**What this task involves**
Repeat exactly the line that contains "scientific name: Alces alces" and every line after it, down to the last line of the entries below. Do not include pictures.

**Entries provided**
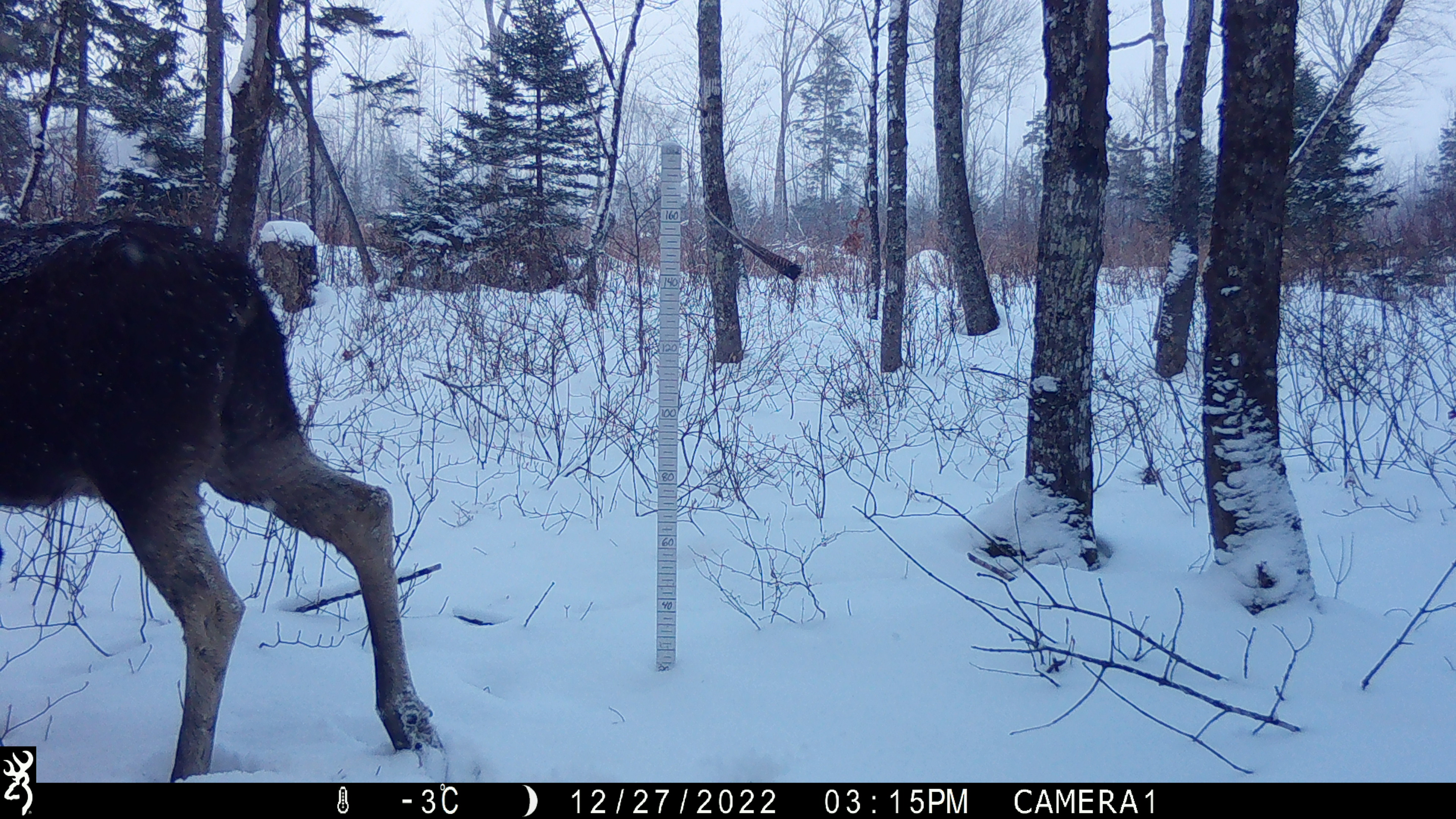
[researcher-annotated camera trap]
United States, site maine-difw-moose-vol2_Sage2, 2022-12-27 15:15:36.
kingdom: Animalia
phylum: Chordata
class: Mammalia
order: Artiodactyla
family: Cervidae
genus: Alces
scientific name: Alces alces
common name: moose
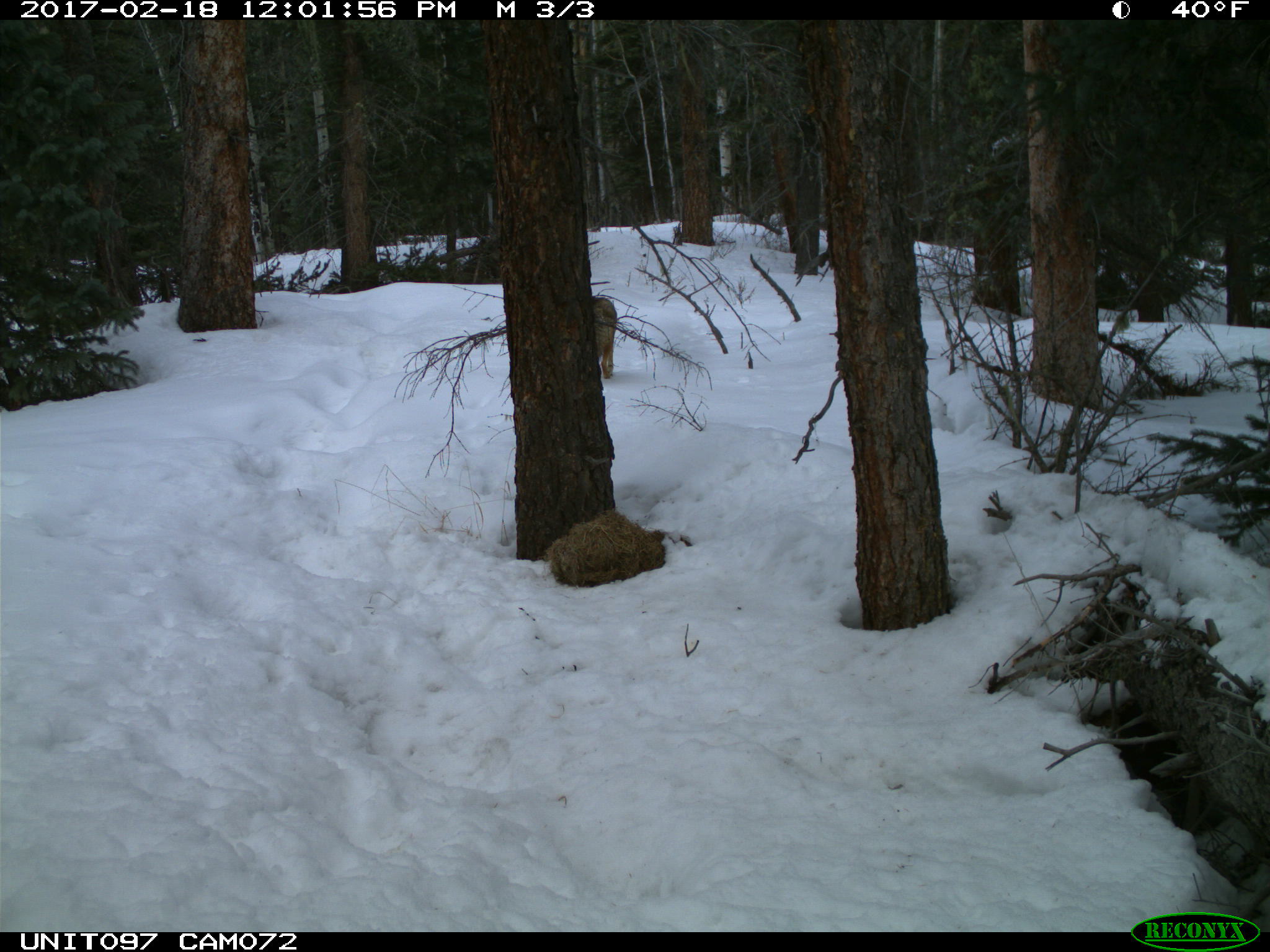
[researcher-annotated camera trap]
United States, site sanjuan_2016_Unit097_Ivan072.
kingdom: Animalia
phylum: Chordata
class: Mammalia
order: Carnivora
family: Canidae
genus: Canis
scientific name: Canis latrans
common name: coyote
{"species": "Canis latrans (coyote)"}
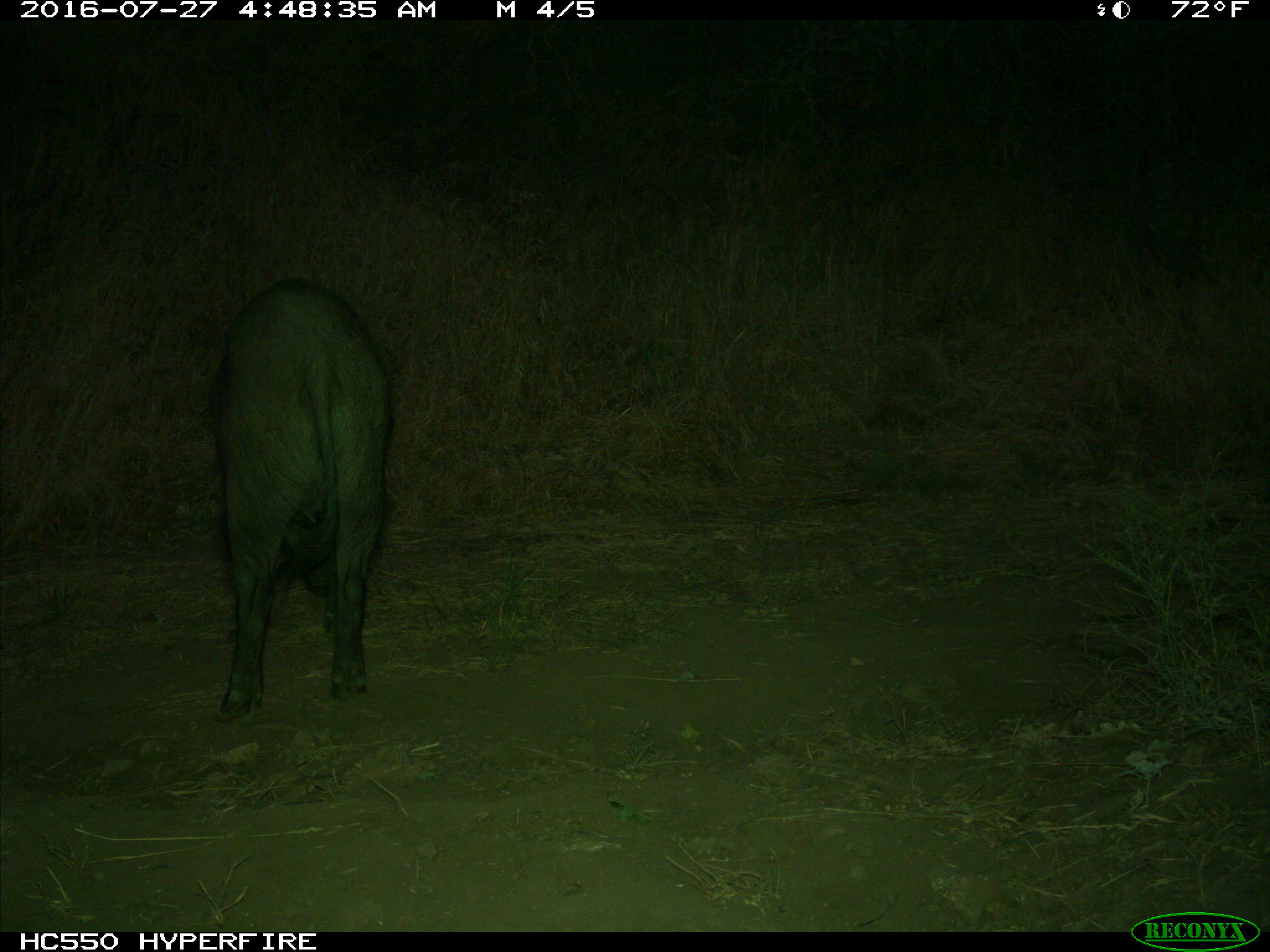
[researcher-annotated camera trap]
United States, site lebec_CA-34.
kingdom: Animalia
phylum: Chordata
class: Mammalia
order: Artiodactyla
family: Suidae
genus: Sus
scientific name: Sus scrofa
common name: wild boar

**Solution**
scientific name: Alces alces
common name: moose
[researcher-annotated camera trap]
United States, site sanjuan_2016_Unit097_Ivan072.
kingdom: Animalia
phylum: Chordata
class: Mammalia
order: Carnivora
family: Canidae
genus: Canis
scientific name: Canis latrans
common name: coyote
{"species": "Canis latrans (coyote)"}
[researcher-annotated camera trap]
United States, site lebec_CA-34.
kingdom: Animalia
phylum: Chordata
class: Mammalia
order: Artiodactyla
family: Suidae
genus: Sus
scientific name: Sus scrofa
common name: wild boar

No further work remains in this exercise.